Bennett survived significantly longer with the gene-edited pig heart than in one of the last major milestones in xenot transplants – when Baby Fae, a dying infant in California, lived was 21 days with the heart of a baboon in 1984.
“We are devastated by the loss of Mr. Bennett. He proved to be a brave and noble patient who fought to the end,” said Dr. Bartley Griffith, who performed the surgery at the Baltimore hospital, in a statement.
The demand for another source of organs is great. More than 41,000 transplants were performed in the US last year, a record – including about 3,800 heart transplants. But more than 106,000 people remain on the nation’s waiting list, thousands die every year before their organs are harvested, and thousands more are never even added to the list, which is considered too long.
The Food and Drug Administration authorized the dramatic Maryland trial under the “compassionate use” rule for emergency situations. Bennett’s doctors said he had heart failure and an irregular heartbeat, plus a history of failing to follow medical instructions. He was deemed ineligible for a human heart transplant that would require the strict use of immunosuppressive drugs, or the remaining alternative, an implantable heart pump.

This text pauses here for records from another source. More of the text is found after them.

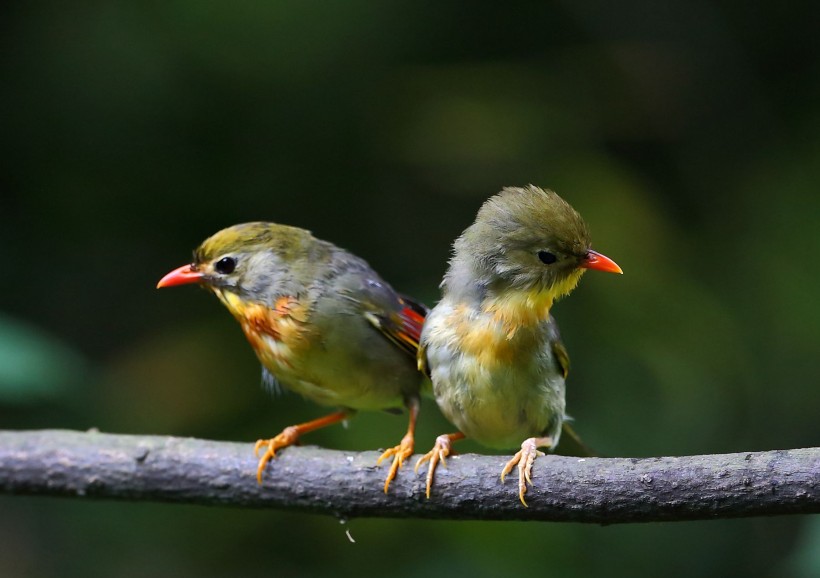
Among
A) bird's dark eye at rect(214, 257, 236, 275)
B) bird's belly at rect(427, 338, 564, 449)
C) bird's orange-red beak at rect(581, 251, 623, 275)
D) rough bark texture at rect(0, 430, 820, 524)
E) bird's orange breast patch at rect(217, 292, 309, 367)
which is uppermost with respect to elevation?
bird's orange-red beak at rect(581, 251, 623, 275)

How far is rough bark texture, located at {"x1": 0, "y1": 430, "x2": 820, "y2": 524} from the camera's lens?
9.06 ft

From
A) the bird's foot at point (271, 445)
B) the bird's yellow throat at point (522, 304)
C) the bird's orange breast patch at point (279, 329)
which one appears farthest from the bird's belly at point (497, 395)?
the bird's foot at point (271, 445)

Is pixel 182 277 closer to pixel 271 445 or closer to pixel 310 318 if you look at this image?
pixel 310 318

Doctors did not reveal the exact cause of Bennett’s death. Rejection, infection, and other complications are risks to the transplant recipient.
But from Bennett’s experience, “we gained invaluable insights when we learned that genetically engineered pig hearts can function well in humans while the immune system is fully suppressed,” says Dr. Dr. Muhammad Mohiuddin, scientific director of the department of zoology at the University of Maryland, said the human transplant program.
A follow-up question is whether scientists have learned enough from Bennett’s experience and several other recent experiments with gene-edited pig organs to convince the FDA to allow clinical trials – possibly with an organ such as a kidney does not cause immediate death if it fails. .
Twice last fall, surgeons at New York University got permission from the families of the deceased to temporarily attach a gene-edited pig kidney to blood vessels outside the body, and watch them in action before the end of life. And surgeons at the University of Alabama at Birmingham have gone a step further, transplanting a gene-edited pair of pig kidneys into a brain-dead man in a step-by-step rehearsal for an operation that They hope to try it in living patients possibly later. five.
Pigs have long been used in human medicine, including pig skin grafts and pig heart valve transplants. But a whole-organ transplant is much more complicated than using highly processed tissue. The gene-edited pigs used in these experiments were provided by Revivicor, a subsidiary of United Therapeutics, one of several biotech companies working to develop organs. of pigs suitable for potential human transplantation.